» Excerpted records
## START
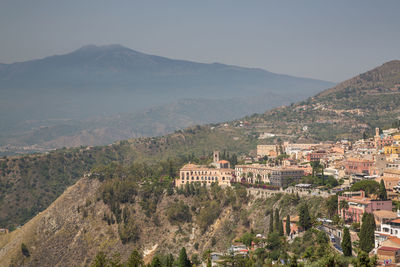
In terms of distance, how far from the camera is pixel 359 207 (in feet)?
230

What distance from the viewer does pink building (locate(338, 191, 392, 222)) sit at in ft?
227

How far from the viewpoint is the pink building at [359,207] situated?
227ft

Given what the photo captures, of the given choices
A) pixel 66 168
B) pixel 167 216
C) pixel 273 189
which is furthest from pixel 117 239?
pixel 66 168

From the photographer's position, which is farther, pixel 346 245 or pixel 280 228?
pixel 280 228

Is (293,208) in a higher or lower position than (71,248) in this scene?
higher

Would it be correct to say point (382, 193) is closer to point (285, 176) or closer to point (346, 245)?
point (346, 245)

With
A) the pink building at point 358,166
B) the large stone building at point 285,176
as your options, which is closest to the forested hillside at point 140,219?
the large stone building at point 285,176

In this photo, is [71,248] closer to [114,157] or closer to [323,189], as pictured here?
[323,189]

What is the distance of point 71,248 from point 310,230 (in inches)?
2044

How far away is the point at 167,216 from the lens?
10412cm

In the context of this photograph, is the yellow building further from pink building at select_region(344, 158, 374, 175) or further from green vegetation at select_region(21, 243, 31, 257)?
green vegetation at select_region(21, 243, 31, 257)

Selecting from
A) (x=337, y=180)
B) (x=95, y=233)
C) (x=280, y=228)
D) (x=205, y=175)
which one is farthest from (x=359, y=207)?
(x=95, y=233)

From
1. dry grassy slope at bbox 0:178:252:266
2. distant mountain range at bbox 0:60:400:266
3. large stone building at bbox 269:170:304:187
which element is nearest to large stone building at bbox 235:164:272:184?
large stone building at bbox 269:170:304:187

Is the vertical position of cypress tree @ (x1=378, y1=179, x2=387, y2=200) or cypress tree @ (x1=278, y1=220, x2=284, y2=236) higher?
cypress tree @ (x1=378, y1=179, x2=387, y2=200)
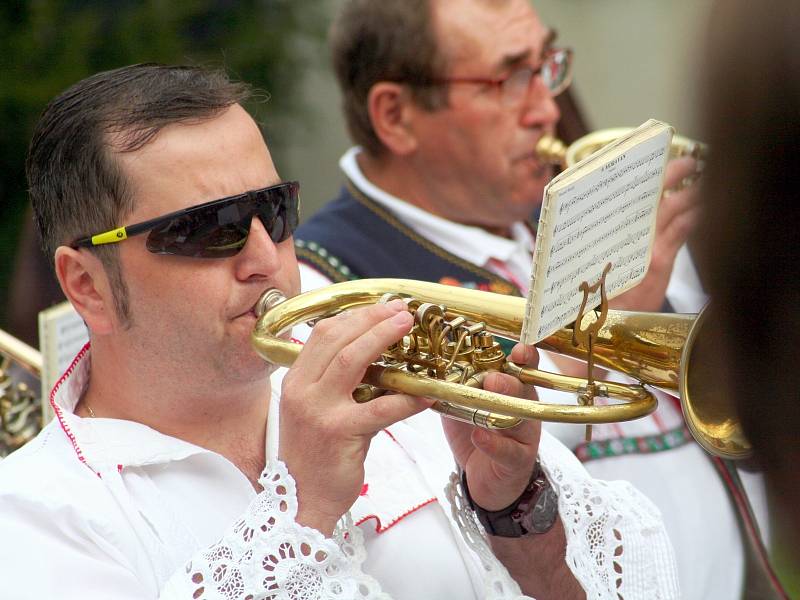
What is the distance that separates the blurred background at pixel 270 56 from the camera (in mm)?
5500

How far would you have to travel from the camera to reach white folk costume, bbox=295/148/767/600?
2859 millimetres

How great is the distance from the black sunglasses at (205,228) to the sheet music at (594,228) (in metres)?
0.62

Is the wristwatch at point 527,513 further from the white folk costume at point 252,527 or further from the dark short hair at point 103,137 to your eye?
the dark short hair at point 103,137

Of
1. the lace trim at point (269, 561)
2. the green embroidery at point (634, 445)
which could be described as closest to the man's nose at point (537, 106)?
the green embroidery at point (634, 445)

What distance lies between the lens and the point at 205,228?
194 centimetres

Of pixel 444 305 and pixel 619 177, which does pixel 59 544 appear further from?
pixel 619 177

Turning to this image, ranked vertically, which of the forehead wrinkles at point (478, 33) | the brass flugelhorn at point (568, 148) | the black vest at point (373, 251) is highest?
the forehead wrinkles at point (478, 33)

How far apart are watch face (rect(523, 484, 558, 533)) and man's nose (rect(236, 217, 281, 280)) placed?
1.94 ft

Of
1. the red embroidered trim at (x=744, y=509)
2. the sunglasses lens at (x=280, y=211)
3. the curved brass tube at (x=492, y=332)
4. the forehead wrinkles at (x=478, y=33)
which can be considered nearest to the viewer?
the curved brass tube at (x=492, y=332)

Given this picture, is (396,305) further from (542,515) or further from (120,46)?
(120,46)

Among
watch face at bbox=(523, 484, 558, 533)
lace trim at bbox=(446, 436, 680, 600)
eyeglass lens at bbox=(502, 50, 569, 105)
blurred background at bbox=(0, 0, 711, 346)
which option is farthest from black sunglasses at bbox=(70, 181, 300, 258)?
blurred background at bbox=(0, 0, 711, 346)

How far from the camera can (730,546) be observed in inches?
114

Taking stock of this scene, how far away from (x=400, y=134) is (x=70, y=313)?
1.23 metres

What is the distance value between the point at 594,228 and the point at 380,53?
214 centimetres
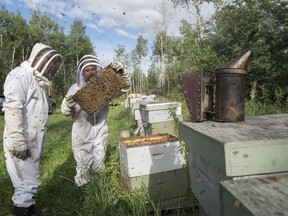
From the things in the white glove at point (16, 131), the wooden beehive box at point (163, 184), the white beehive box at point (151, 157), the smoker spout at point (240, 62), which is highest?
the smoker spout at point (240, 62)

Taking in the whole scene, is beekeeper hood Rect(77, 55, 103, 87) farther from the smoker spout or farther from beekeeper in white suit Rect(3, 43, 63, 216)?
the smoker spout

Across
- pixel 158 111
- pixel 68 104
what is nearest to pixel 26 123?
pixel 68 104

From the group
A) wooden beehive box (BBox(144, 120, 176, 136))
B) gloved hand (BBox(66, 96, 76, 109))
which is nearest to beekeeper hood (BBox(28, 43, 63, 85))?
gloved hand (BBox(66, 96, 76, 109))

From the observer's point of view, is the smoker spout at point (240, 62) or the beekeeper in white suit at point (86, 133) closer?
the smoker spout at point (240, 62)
## END
» Task directions
Give back the part of the rows that opens with the line containing "What is the distance that" and closes with the line containing "2859 millimetres", swapping every "camera" for "lens" and changing nothing else.

» Exercise result
What is the distance that separates the blurred background at pixel 270 56 from the lens (in mm)?
5500

How far would you have to travel from the lens to reach white folk costume, bbox=295/148/767/600?
2859 millimetres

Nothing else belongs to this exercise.